Detailed Analysis
A Reddit user in the r/ClaudeAI community is exploring whether Claude's agentic "cowork" feature — likely referring to Claude's computer use or browser-integrated capabilities — can be leveraged to automate the creation of ad sets on Google Ads and Meta Ads platforms. The user describes feeling overwhelmed by the complexity and terminology of digital advertising, and has already experimented with using Claude inside Chrome to navigate the process, only to find the workflow cumbersome due to requiring approval for every individual screenshot action. The post represents a practical, real-world inquiry into whether Claude's more autonomous, goal-directed agent mode could handle multi-step ad creation tasks end-to-end with a single high-level instruction.
The question touches on a meaningful friction point in Claude's current computer use implementation. When Claude operates by taking and interpreting screenshots to navigate interfaces, it functions in a step-by-step loop that — by design for safety reasons — frequently requires human confirmation before proceeding. While this approval mechanism exists to prevent unintended actions, it degrades the user experience for complex, multi-action workflows like configuring advertising campaigns, which may involve dozens of form fields, dropdown menus, budget configurations, and audience targeting parameters across multiple platforms. The user's desire to simply specify a goal — "create X ad sets" — and have Claude execute autonomously reflects a demand for higher-level task delegation rather than supervised step execution.
This post reflects a broader consumer expectation gap that is emerging as AI companies introduce agentic and computer use features. Users who encounter these capabilities quickly begin imagining wholesale automation of complex digital workflows, from ad management to business operations, even when the current technology is still in early or experimental stages. Anthropic has been deliberately cautious in how it rolls out autonomous action capabilities, prioritizing interpretability and user control, which explains the screenshot-by-screenshot approval model.

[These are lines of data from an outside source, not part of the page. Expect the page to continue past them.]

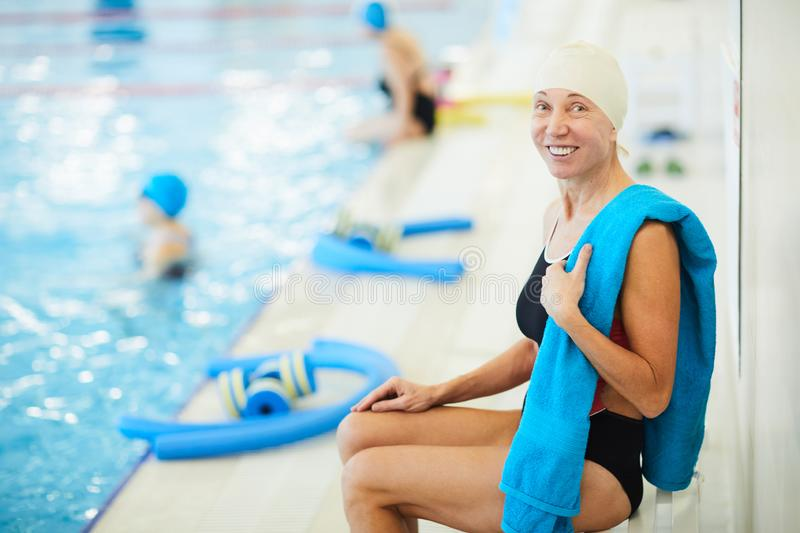 Senior Woman Resting by Pool stock photo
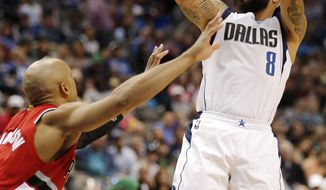 Dallas Mavericks guard Deron Williams (8) attempts a shot as Portland Trail Blazers guard Gerald Henderson (9) defends during the second half of an NBA basketball game Sunday March 20, 2016, in Dallas. (AP Photo/Brandon Wade)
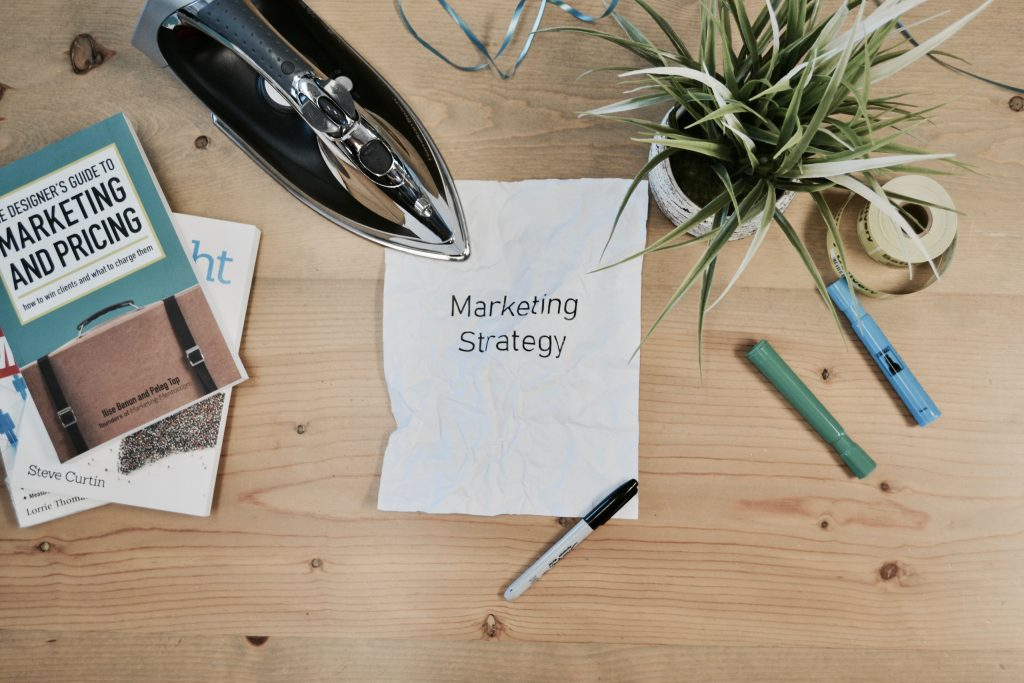 paper that says marketing strategy on a desk surrounded by pens and a marketing and pricing book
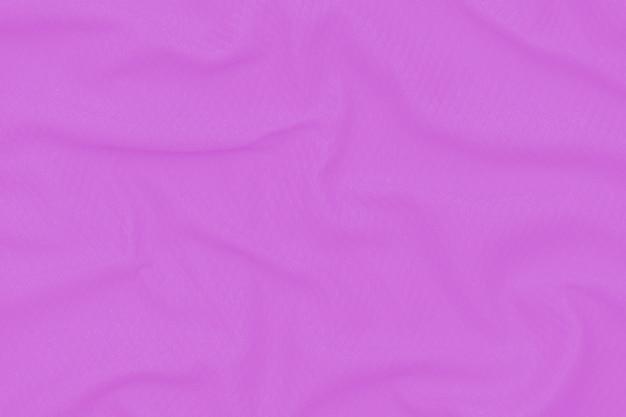 Абстрактная неоновая фиолетовая предпосылка текстуры ткани. ткань мягкая волна. закройте, задрапированный.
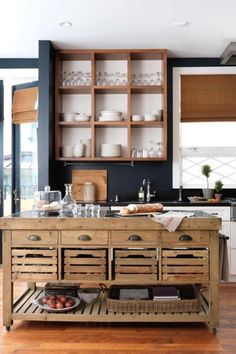 Loving the dark walls and rustic island in this kitchen! Very different but looks fabulous.
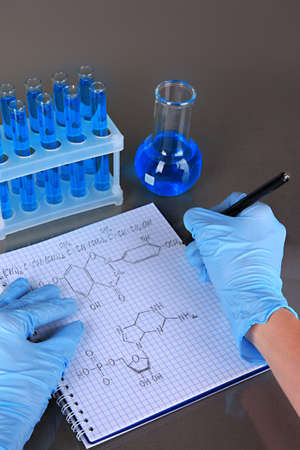 Scientist working at laboratory on gray background Stock Photo - 20829693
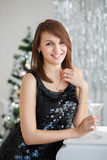 Portrait of a beautiful girl in elegant Christmas decorations Stock Photo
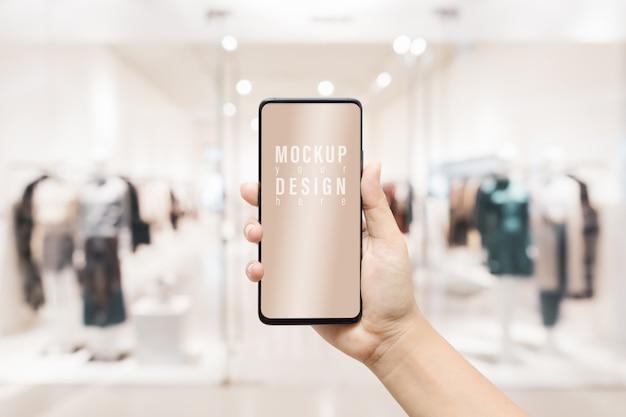 モックアップ白い空白の画面の携帯電話。広告アートワークのぼやけた女性服店背景を持つスマートフォンを持っている手。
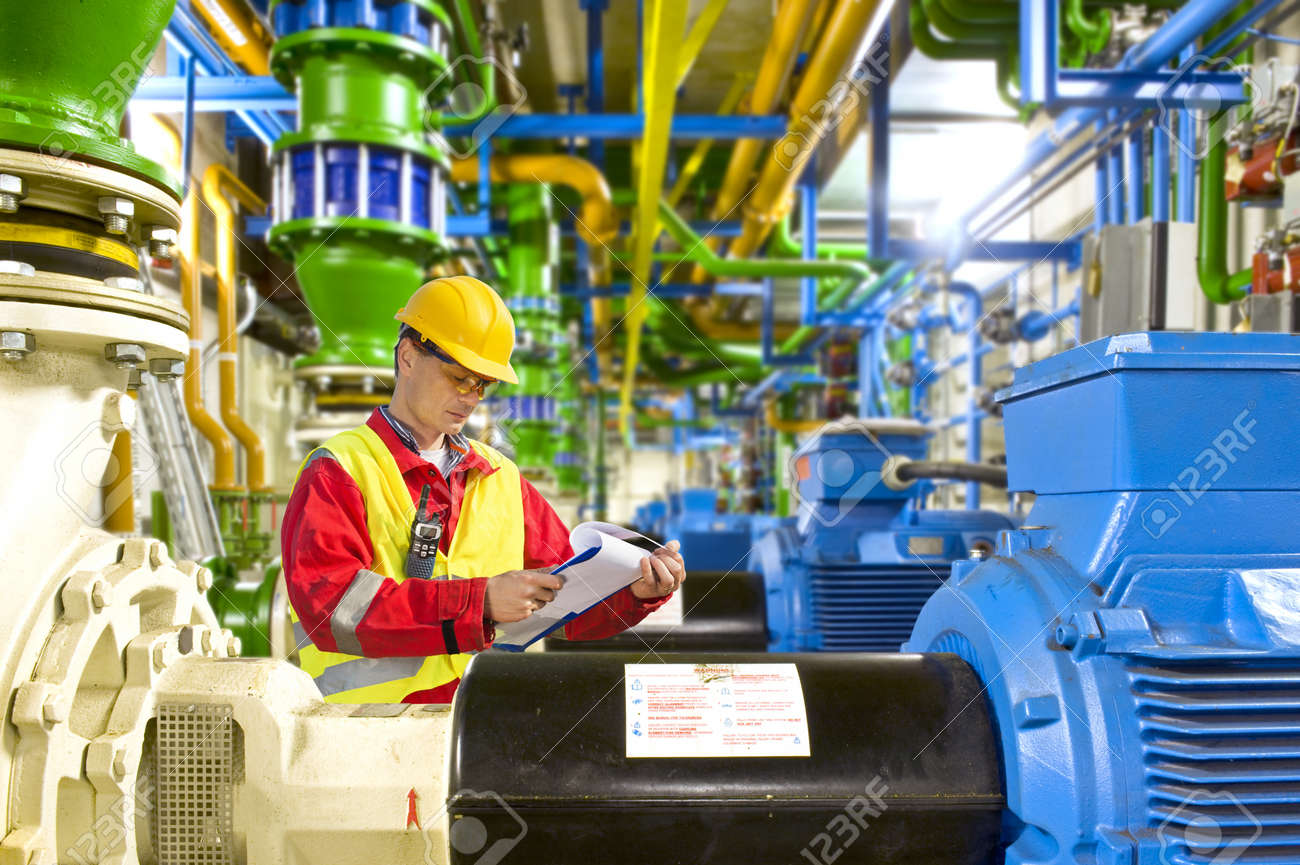 Engineer looking aty a checklist during maintenance work in a large industrial engine room Stock Photo - 13903778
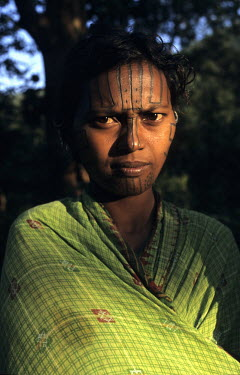 A Desia Kondh tribal woman, with a tattooed face.
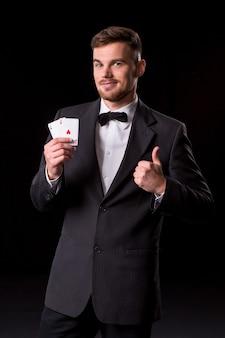 Homme en costume posant avec des cartes pour le jeu sur fond noir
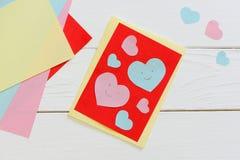 La carte de jour de valentines avec les coeurs roses et bleus, ciseaux, bâton de colle, papier coloré couvre sur un fond en bois  Photographie stock libre de droits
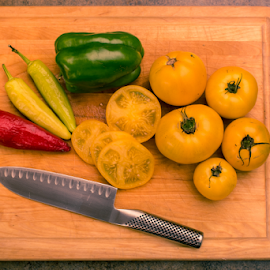 Served by Keith Homan - Food & Drink Fruits & Vegetables ( wood, tomato, slices, pepper, yellow, rare, ingredient, knife, top, preparation, green, vegetables, cutting, culinary, kitchen, board, tomatoes, dinner, freshly, wooden, red, food, blade, healthy, cut, view, vegetable )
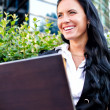 Stok fotoğraf: Attractive businesswoman with notebook in city park
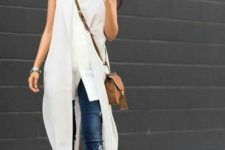 11 a white sleeveless top, a white duster vest, ripped blue jeans and white heels for transitional time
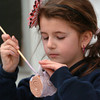 """Salisbury: Emily Johnson, 9, applies glaze to a cup she made of pottery she made at the Salisbury Elementary Afterschool Program """"Explorations"""" on Monday. The six-week course was given by Lauren Griffin, a former student there, who studied pottery in college. Bryan Eaton/Staff Photo"""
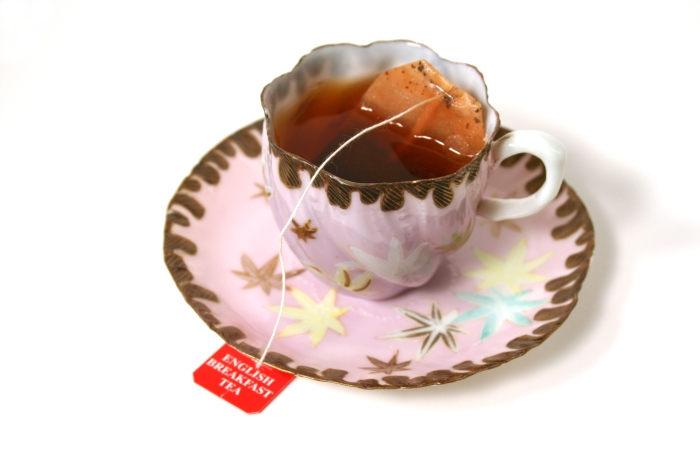 Antique cup with tea bag.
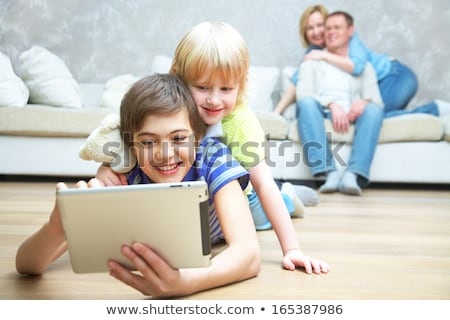 Happy siblings using laptop and tablet pc on sofa Stock photo © wavebreak_media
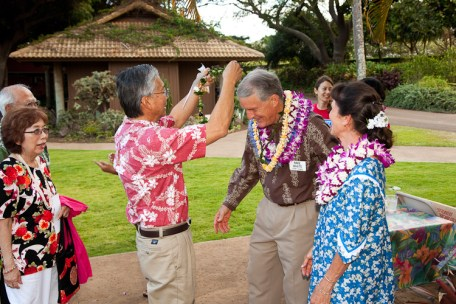 Supporter Howard Hanzaga bestows a lei on Mike White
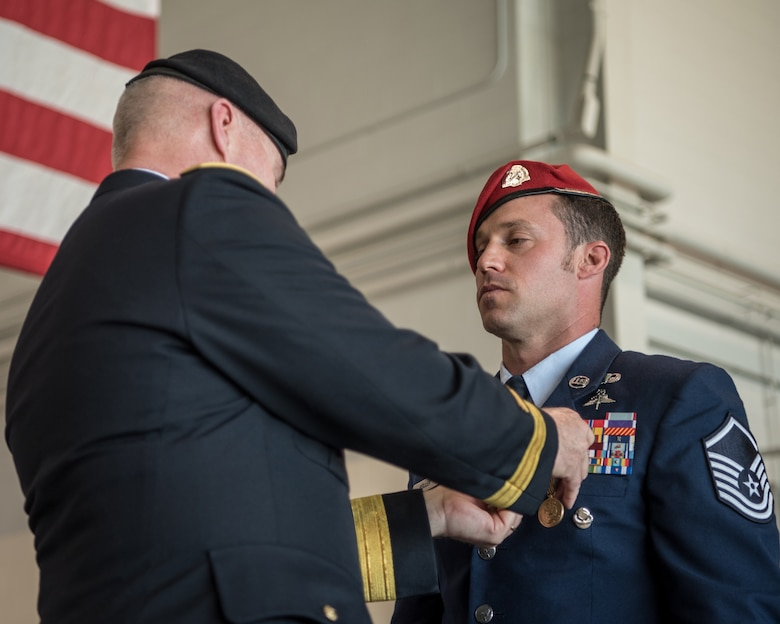 Brig. Gen. Hal Lamberton, left, the adjutant general for the Commonwealth of Kentucky, pins the Airman's Medal to the uniform of Master Sgt. Daniel Keller, a combat controller in the 123rd Special Tactics Squadron, during a ceremony at the Kentucky Air National Guard Base in Louisville, Ky., June 12, 2021. Keller earned the award for heroism in recognition of his actions to save human life following a traffic accident near Louisville in 2018.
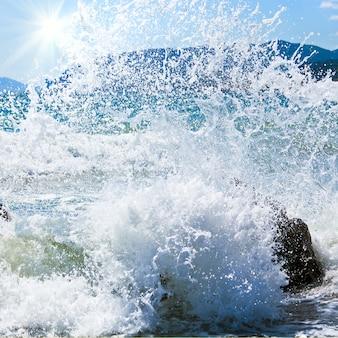 Обрыв волны морского прибоя на береговой линии и мыс меганом на горизонте справа (крым, украина)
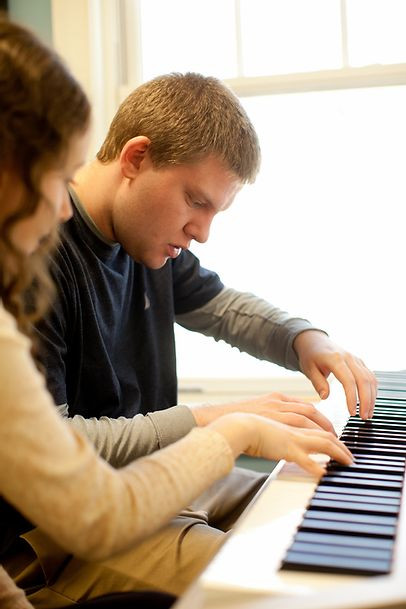 Image of Brian Krutzler, wearing a navy blue t-shirt over gray long sleeves, looking pensively at the piano keys as he is guided by Music Instructor Alyson Grammo.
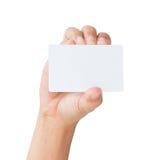 手举行卡片被隔绝的裁减路线里面 免版税库存照片
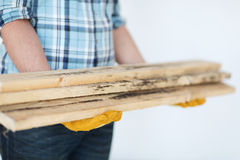 Close up of male in gloves carrying wooden boards Royalty Free Stock Photos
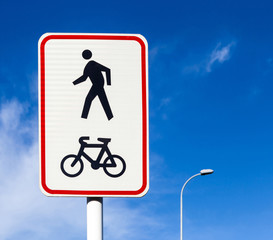 Bicycle and pedestrian lane road sign on pole post, bike cycling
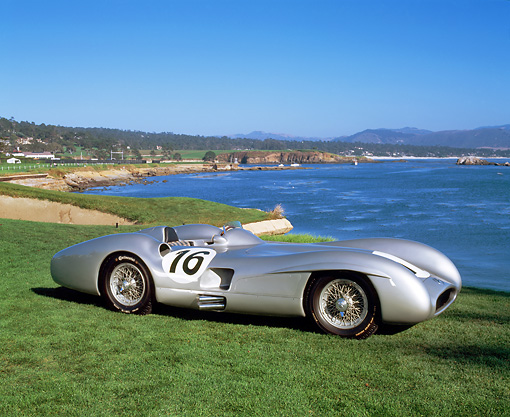 AUT 05 RK0212 02 © Kimball Stock 1954 Mercedes W196 Race Car Silver 3/4 Side View On Grass By Water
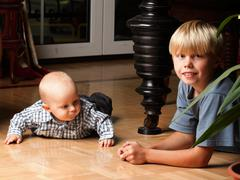 Little boy playing with a brother Stock Photos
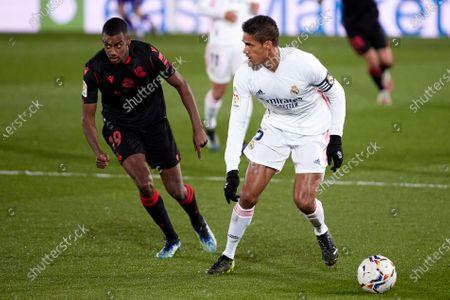 Raphael Varane of Real Madrid in action with Alexander Isak of Real Sociedad during the Spanish Liga Santander match between Real Madrid and Real Sociedad at Estadio Alfredo Di Stefano in Madrid, Spain.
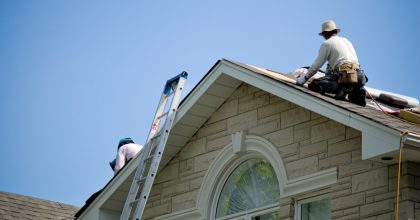 Workers installing new roof on a home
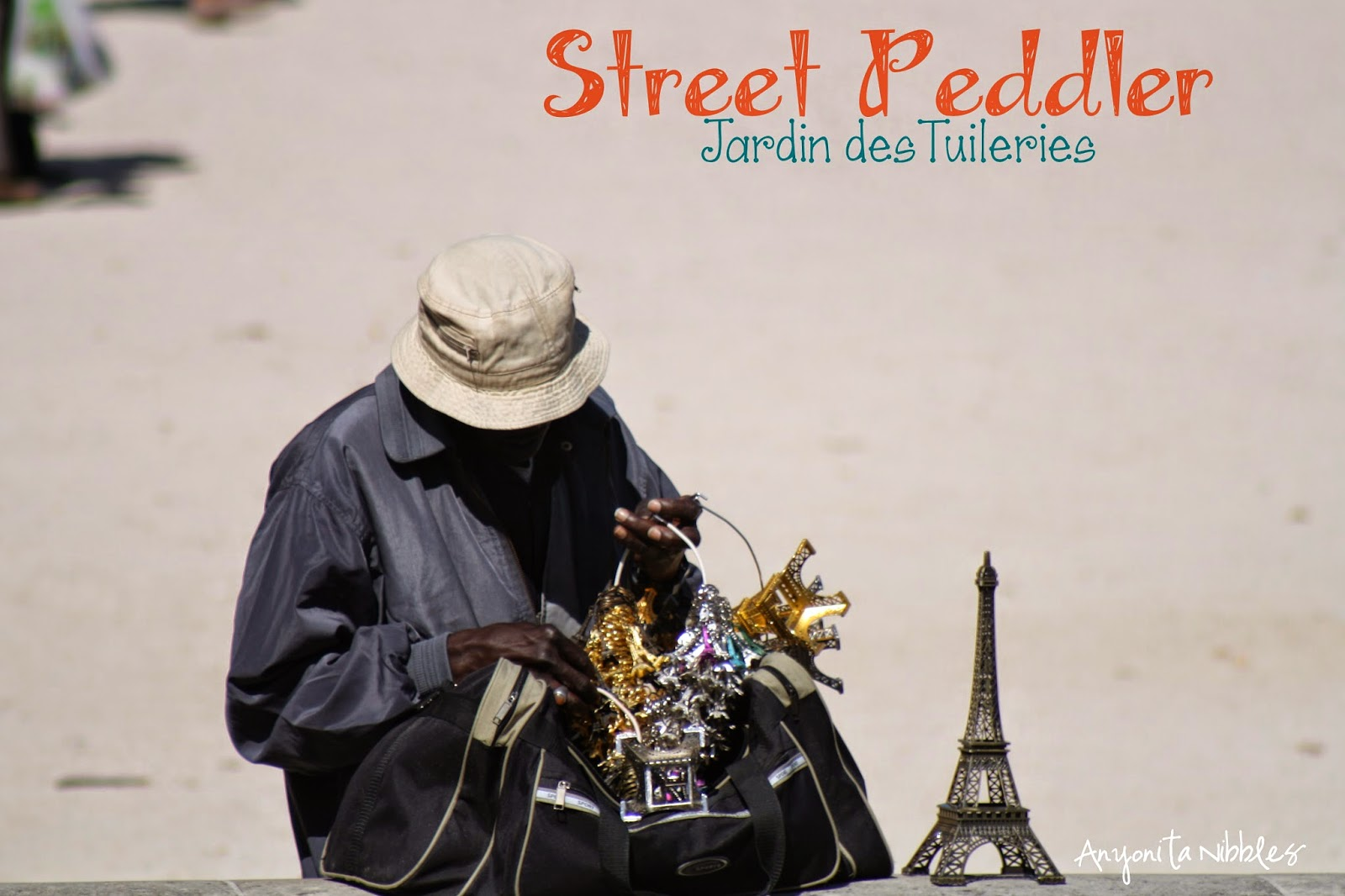 A street peddlar in Paris, France by Anyonita Nibbles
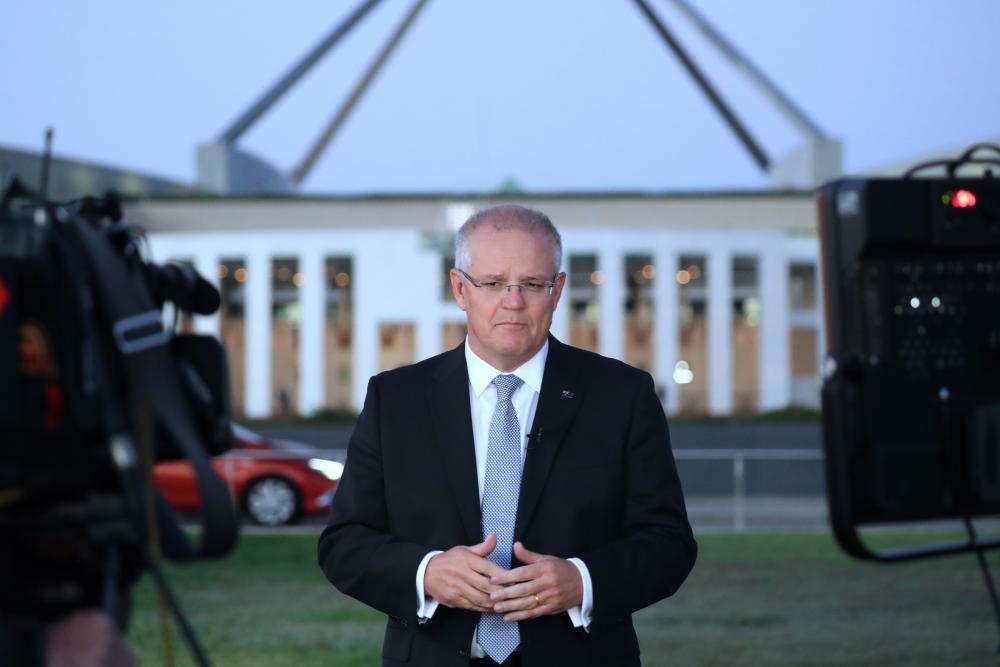 The prime minister, Scott Morrison, sells the budget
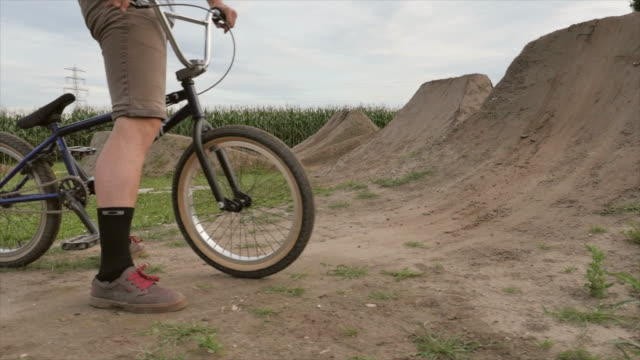 a young man rides his bmx bike bicycle on an outdoor dirt track with jumps. - bicycle trail outdoor sports stock videos & royalty-free footage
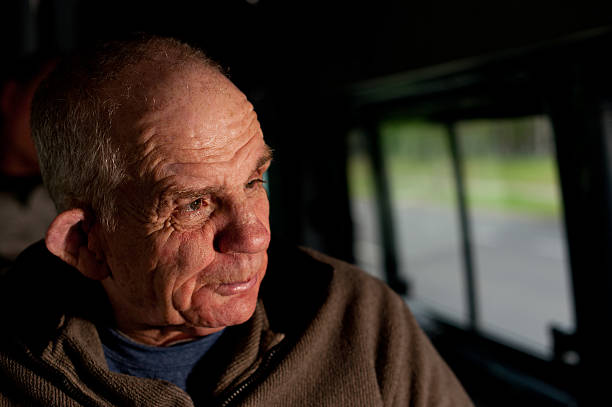 sixty-six year old man with a disability in bus - 60 69 years stock photos and pictures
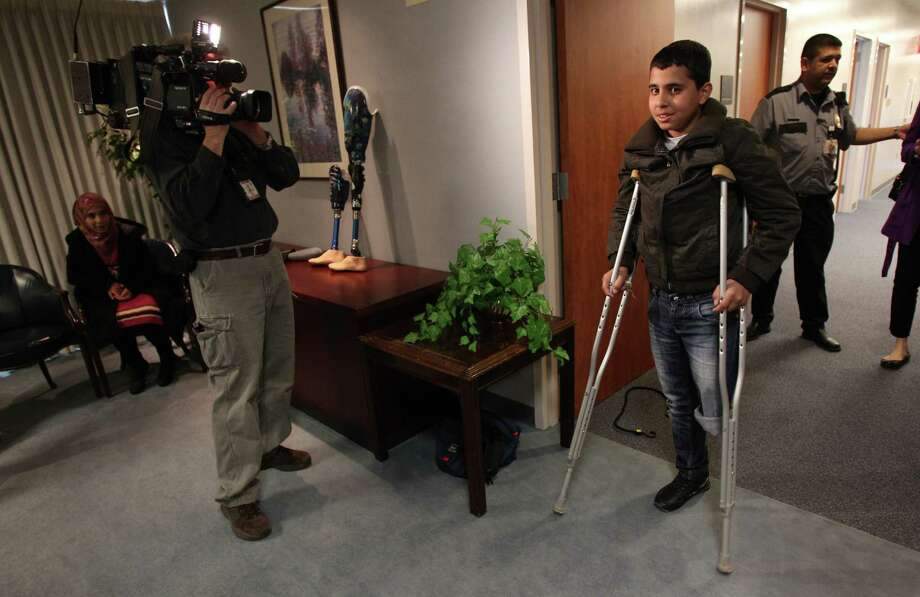 Mohammed Jammous, 14, of Syria, enters into the press conference where Fondren Orthopedic doctors will discuss his care at Texas Orthopedic Hospital on Thursday, Feb. 28, 2013, in Houston.  Mohammed Jammous was brought to Houston by The Palestinian Children's Relief Fund (PCRF), placed with host families since they are traveling without family. Photo: Mayra Beltran, Houston Chronicle / © 2013 Houston Chronicle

This conservative approach stands in contrast to more aggressive agentic deployments from competitors, and the tension between safety guardrails and usability is a defining challenge for the field.
The advertising use case is particularly illustrative of where AI agents could deliver outsized value for small business owners and non-technical users. Google Ads and Meta Ads platforms are notoriously complex, with specialized terminology such as campaign objectives, CPM, ROAS, lookalike audiences, and conversion events that create steep learning curves. An AI agent capable of translating a plain-language business goal into a properly configured ad campaign would democratize access to digital marketing in meaningful ways. The fact that everyday users are already attempting to use Claude for this purpose — even in its current limited form — signals strong latent demand for AI-assisted advertising tools that could become a significant product category as agentic capabilities mature.